On l’entend tellement souvent que cela finirait même par sonner comme une évidence : l’extrême droite et l’extrême gauche ne sont que deux pans d’un même phénomène. Pourtant ces deux idéologies n’ont pas grand-chose en commun.

Depuis de très nombreuses années, une petite musique traverse les journaux, les plateaux télés et s’invite un peu partout dans la société : notre politique serait une sorte de boucle où extrême droite et extrême gauche se rejoindraient. Cette petite musique est parfaitement incarnée par le maire de Toulouse, Jean-Luc Moudenc (LR), qui après la manifestation des « Gilets Jaunes » le 8 décembre 2018 twittait : « Nous avons vu les deux extrêmes se rejoindre sur les barricades pour tenter de déstabiliser la République. Je condamne cette connivence et la violence qu’elle organise. Ils ont semé le chaos et continuent dans certaines rues. Qui se ressemble s’assemble… ». Si cette stratégie ne constitue en rien une nouveauté, elle s’est amplifiée avec cinq années d’un récit macroniste construit autour du concept d’une politique : « ni de droite ni de gauche » mais « d’efficacité », assimilant toutes ses oppositions au même extrémisme incompatible avec une quelconque responsabilité politique.

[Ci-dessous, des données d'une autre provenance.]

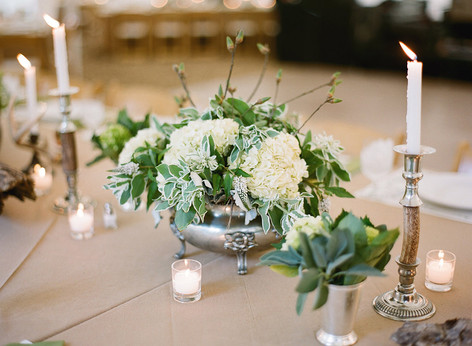 Brown Table with White and Green Flower Arrangment in a Silver Bowl with Horn and Silver Candlesticks
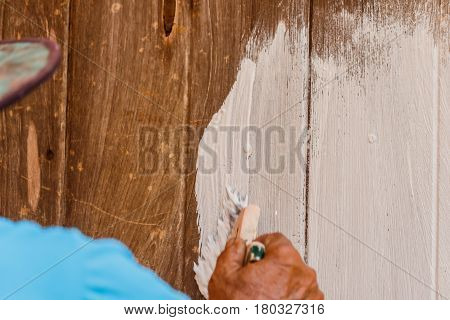 Painters are painting wooden houses in construc side.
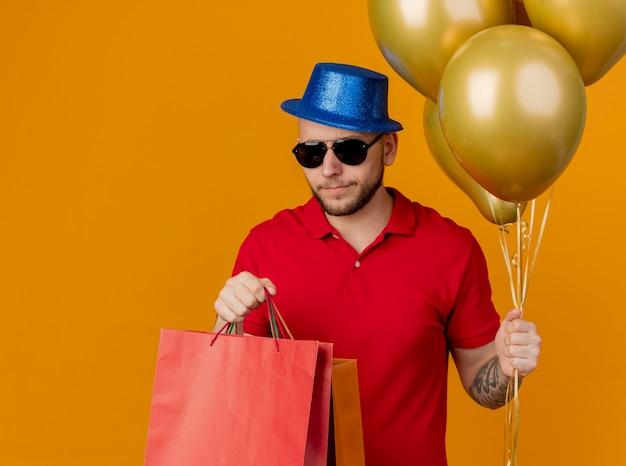 Marszczy brwi młody przystojny facet w okularach przeciwsłonecznych i kapeluszu, trzymając balony i papierowe torby na białym tle na pomarańczowej ścianie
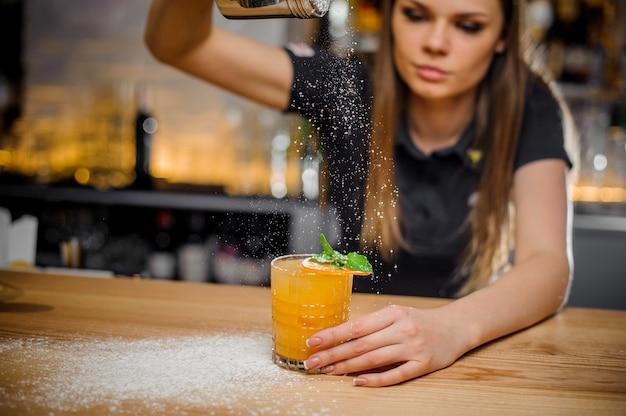 Барменша заканчивает приготовление коктейля, украшенного мятой и сушеным апельсином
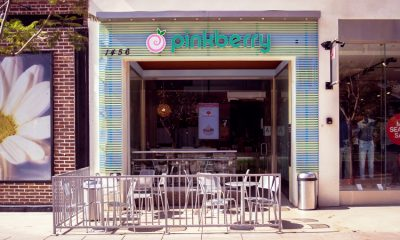 The outdoor seating area of a Pinkberry frozen yogurt shop on a bright, sunny day.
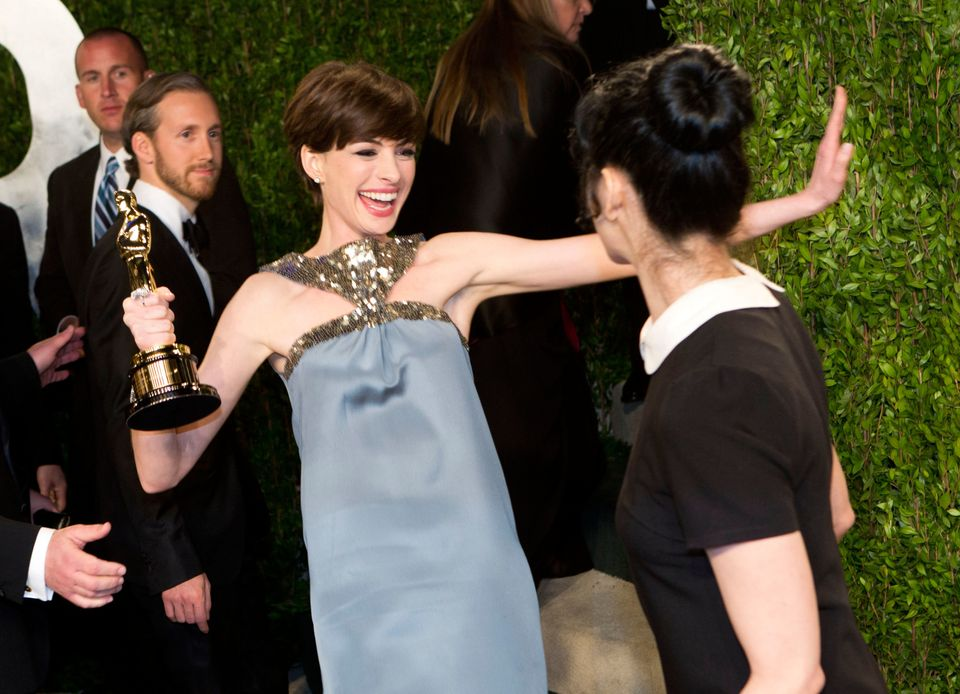 Anne Hathaway carrying her Oscar for best supporting actress greets comedian Sarah Silverman as they arrive for the 2013 Vani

Et si le macronisme a eu la fâcheuse tendance d’assimiler l’opposition à une radicalité extrême (ce qui est loin d’être toujours le cas), il a aussi permis de renforcer l’apposition d’un signe égal entre extrême droite et extrême gauche, deux concepts profondément différents.

Antisystème

Il paraît compliqué de balayer toute la complexité des mouvements extrémistes en politique en quelques lignes, tant leur histoire est riche et complexe. Côté gauche de l’extrémisme, s’il y a bien un point sur lequel on peut se mettre d’accord, c’est l’appartenance historique de cette galaxie à un idéal révolutionnaire. Pas avare d’idées, l’extrême gauche rejette en bloc capitalisme, libéralisme, finance, voir l’État dans son intégralité… Pas dans un but réformiste, comme on peut le voir dans une gauche traditionnelle, mais par des formes beaucoup plus radicales. L’historien Serge Cosseron, auteur du Dictionnaire de l’extrême gauche (2007) le résume ainsi : « En fait, l’extrême gauche regroupe les organisations marxistes-léninistes et trotskistes, qui se caractérisent par leur critique radicale et leur rejet des institutions, et l’utilisation de la violence pour y parvenir. Même si, aujourd’hui, la violence ne mobilise plus les groupes d’extrême gauche comme c’était le cas dans les années 70 » déclare-t-il à France Info.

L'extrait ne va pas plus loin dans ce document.